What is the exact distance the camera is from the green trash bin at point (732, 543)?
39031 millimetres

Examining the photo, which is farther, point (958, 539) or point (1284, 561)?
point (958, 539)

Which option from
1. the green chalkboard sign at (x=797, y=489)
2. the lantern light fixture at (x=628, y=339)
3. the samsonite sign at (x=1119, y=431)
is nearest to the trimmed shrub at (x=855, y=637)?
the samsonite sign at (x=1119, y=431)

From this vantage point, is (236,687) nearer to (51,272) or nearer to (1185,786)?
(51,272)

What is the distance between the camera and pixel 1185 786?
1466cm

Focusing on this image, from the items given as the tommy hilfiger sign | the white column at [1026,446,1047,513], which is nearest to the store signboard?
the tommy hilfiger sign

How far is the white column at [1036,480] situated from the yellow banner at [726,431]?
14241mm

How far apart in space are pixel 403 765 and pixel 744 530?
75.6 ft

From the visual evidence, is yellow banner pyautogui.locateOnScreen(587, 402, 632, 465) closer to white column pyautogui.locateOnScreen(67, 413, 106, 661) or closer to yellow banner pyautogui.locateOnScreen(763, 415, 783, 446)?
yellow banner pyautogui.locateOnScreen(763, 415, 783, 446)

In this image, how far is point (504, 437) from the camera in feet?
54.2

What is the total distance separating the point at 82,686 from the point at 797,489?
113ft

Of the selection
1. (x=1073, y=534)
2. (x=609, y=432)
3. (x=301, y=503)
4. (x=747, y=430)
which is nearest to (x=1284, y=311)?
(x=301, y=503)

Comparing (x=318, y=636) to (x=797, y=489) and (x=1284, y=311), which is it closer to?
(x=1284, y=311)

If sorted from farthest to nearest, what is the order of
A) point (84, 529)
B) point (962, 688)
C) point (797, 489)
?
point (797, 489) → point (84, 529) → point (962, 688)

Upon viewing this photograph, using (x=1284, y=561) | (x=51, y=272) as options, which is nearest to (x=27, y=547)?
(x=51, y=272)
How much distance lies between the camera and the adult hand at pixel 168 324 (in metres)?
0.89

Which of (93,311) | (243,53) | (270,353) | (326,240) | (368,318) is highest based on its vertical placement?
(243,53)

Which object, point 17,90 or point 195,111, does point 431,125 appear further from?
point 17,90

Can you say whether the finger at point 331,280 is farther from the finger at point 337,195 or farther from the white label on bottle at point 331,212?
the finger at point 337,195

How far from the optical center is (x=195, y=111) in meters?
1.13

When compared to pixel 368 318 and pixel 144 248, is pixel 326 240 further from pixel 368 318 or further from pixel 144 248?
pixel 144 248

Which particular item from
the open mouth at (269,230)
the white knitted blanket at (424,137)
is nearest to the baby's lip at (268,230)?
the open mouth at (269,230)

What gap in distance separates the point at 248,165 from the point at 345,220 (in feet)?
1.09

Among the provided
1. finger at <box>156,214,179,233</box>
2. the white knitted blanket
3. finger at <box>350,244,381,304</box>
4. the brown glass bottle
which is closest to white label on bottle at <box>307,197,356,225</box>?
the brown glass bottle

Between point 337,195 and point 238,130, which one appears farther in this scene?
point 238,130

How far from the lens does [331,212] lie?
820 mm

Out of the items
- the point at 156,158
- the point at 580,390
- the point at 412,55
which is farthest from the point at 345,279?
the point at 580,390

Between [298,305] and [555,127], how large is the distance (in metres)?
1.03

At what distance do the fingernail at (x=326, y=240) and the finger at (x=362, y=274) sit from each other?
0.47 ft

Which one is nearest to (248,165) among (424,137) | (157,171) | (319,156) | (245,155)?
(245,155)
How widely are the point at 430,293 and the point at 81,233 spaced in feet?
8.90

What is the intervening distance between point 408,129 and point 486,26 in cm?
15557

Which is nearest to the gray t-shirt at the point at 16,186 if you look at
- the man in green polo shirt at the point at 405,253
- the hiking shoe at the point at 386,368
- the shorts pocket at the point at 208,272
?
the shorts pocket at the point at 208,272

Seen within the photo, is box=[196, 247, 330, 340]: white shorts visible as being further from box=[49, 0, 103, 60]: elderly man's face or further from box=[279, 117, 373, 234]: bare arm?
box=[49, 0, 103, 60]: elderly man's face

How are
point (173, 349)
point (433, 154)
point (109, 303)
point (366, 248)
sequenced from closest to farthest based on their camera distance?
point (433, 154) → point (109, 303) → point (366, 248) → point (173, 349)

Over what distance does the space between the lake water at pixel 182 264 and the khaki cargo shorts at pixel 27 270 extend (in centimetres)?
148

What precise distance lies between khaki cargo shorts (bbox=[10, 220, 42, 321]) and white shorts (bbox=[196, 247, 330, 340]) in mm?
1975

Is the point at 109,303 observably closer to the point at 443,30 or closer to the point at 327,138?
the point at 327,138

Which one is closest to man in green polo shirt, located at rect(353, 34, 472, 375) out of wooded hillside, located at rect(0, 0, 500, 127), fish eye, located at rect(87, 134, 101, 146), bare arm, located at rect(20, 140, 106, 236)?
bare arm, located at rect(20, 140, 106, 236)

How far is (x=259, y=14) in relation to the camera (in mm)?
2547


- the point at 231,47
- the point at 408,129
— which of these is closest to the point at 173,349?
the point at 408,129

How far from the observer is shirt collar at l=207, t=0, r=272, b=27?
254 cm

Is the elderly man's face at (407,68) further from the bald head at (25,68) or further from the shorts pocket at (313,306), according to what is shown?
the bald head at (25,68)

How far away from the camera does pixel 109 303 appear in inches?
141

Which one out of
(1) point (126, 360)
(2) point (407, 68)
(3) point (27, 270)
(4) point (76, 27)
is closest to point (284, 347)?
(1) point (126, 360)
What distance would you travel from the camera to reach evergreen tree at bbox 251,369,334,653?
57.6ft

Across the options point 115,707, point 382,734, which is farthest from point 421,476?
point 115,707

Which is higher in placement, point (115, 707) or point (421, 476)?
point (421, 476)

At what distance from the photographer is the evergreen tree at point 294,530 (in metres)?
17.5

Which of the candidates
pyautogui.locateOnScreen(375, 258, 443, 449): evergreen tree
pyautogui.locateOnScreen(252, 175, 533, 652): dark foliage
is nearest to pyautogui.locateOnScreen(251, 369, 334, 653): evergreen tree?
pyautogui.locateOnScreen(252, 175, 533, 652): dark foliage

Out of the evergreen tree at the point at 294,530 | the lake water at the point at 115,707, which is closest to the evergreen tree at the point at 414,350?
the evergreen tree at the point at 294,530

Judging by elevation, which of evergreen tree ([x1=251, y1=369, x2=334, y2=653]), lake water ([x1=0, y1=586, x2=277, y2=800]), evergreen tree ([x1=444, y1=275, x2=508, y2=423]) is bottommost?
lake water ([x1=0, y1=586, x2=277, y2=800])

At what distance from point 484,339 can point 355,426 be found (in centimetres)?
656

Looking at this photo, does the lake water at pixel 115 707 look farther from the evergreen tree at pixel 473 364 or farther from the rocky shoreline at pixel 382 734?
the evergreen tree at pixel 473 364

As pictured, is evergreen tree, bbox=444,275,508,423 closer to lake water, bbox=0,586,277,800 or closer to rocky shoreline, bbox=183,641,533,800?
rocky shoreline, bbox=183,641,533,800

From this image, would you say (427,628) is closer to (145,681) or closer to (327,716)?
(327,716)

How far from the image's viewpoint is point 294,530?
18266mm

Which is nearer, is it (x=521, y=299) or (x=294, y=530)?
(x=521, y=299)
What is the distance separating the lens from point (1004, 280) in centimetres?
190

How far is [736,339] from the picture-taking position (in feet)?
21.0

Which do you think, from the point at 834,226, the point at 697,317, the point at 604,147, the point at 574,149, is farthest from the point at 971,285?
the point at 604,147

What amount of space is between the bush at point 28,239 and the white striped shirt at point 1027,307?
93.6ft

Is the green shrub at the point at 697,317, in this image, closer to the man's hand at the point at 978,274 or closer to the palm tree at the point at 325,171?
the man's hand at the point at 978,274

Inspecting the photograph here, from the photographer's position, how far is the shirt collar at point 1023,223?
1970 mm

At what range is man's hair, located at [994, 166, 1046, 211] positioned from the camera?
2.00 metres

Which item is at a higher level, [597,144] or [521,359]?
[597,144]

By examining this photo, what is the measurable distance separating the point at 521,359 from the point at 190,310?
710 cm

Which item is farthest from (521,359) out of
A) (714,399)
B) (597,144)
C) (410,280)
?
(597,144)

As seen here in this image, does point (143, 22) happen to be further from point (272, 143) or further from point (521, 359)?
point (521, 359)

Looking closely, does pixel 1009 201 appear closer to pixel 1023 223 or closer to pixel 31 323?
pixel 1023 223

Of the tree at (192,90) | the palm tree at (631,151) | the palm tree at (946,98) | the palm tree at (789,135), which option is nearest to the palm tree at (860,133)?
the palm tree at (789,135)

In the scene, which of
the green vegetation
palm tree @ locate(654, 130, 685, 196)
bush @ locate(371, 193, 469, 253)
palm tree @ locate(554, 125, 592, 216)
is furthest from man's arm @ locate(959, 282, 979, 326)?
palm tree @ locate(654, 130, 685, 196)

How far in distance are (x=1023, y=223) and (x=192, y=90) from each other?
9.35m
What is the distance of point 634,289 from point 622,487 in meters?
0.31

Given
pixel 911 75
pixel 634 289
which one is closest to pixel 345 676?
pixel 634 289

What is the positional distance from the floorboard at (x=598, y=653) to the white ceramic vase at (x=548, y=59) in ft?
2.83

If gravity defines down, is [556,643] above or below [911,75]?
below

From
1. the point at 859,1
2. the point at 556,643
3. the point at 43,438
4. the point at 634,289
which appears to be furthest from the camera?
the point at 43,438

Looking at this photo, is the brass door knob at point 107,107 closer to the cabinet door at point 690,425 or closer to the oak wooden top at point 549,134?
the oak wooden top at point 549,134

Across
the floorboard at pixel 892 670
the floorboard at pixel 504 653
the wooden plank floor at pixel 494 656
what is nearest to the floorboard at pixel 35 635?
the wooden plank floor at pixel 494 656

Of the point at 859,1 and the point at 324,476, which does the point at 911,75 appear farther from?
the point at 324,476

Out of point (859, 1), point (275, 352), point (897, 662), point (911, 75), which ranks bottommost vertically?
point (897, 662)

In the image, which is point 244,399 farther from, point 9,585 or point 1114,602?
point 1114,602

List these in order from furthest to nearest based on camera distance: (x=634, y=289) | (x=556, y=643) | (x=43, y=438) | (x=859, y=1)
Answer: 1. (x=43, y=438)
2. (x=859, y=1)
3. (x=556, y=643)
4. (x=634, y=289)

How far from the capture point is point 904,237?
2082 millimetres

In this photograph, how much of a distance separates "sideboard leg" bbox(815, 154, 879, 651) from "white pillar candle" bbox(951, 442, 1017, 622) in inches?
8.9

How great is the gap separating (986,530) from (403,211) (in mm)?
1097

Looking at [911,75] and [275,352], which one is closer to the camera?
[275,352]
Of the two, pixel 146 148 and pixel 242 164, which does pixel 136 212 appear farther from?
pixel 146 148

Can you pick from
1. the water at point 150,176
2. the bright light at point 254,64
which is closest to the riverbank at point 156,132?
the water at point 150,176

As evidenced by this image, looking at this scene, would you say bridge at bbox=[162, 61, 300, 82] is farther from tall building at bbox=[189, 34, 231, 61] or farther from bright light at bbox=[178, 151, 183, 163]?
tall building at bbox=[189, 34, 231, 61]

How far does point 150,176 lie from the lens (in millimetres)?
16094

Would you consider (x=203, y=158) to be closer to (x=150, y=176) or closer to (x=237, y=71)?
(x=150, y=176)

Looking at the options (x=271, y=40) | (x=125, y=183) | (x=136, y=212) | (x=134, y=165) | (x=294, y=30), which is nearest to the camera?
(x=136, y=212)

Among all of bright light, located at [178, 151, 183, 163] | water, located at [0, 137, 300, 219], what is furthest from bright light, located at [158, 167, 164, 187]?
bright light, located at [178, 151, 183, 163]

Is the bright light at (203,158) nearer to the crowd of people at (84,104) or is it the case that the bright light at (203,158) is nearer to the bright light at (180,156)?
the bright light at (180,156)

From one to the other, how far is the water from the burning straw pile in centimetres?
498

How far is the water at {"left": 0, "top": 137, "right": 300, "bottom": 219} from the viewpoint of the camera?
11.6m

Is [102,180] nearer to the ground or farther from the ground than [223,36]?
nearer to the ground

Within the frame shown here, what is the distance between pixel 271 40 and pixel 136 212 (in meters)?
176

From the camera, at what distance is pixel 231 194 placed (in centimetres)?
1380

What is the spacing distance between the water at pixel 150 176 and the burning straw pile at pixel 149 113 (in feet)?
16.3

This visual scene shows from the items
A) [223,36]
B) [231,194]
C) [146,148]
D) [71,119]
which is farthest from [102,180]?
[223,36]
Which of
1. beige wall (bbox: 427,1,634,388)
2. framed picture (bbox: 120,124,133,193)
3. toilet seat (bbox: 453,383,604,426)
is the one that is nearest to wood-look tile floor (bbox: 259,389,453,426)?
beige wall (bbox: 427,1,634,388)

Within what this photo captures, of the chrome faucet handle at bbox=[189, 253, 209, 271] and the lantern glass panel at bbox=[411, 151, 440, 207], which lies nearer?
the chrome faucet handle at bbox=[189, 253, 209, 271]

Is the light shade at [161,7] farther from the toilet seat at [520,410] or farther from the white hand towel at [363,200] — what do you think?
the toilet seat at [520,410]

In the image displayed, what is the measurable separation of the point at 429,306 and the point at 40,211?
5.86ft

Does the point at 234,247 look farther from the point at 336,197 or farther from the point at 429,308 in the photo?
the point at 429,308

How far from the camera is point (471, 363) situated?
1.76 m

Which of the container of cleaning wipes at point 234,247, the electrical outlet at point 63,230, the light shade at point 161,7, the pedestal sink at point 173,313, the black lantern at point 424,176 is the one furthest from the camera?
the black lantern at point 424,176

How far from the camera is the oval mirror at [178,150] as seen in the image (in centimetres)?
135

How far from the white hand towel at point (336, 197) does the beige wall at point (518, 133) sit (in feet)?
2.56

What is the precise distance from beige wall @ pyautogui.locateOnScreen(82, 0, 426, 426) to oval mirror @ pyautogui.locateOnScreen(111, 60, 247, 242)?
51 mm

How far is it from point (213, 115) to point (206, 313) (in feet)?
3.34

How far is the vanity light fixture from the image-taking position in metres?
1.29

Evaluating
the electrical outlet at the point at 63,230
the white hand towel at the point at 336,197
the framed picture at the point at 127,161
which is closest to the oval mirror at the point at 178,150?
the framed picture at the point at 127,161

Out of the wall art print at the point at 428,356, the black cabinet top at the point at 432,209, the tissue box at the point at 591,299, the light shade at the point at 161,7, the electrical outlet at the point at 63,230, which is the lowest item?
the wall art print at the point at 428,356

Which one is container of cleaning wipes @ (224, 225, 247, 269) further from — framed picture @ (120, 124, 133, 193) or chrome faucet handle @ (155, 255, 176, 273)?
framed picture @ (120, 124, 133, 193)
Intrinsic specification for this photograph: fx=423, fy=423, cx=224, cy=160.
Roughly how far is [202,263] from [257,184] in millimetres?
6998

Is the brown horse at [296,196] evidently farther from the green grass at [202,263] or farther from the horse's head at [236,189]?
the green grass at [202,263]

* **DIRECTION**
Output an exact copy of the lines beginning at the one that holds "Which of the container" and running through the final line of the records.

* **RESULT FOR THIS EXERCISE**
Which of the container of cleaning wipes at point 234,247, the electrical outlet at point 63,230, the light shade at point 161,7, the pedestal sink at point 173,313, the black lantern at point 424,176 is the one furthest from the camera?
the black lantern at point 424,176

How far from the camera is the oval mirror at [178,150] as seen in the image (in centimetres)?
135

How far from the white hand towel at point (336, 197) does the beige wall at point (518, 133) sit (in feet)?
2.56

What is the precise distance from beige wall @ pyautogui.locateOnScreen(82, 0, 426, 426) to oval mirror @ pyautogui.locateOnScreen(111, 60, 247, 242)?
51 mm

How far is it from point (213, 115) to point (206, 313) (in feet)?
3.34

How far is the vanity light fixture from the image-taking position in metres?
1.29

Evaluating
the electrical outlet at the point at 63,230
the white hand towel at the point at 336,197
the framed picture at the point at 127,161
which is closest to the oval mirror at the point at 178,150?
the framed picture at the point at 127,161

Out of the wall art print at the point at 428,356, the black cabinet top at the point at 432,209, the tissue box at the point at 591,299, the light shade at the point at 161,7, the electrical outlet at the point at 63,230, which is the lowest item?
the wall art print at the point at 428,356

Which one is container of cleaning wipes @ (224, 225, 247, 269) further from — framed picture @ (120, 124, 133, 193) or chrome faucet handle @ (155, 255, 176, 273)?
framed picture @ (120, 124, 133, 193)
Intrinsic specification for this photograph: fx=423, fy=423, cx=224, cy=160.
Roughly how far is [202,263] from [257,184] in millimetres?
6998

Is the brown horse at [296,196] evidently farther from the green grass at [202,263] or farther from the horse's head at [236,189]?
the green grass at [202,263]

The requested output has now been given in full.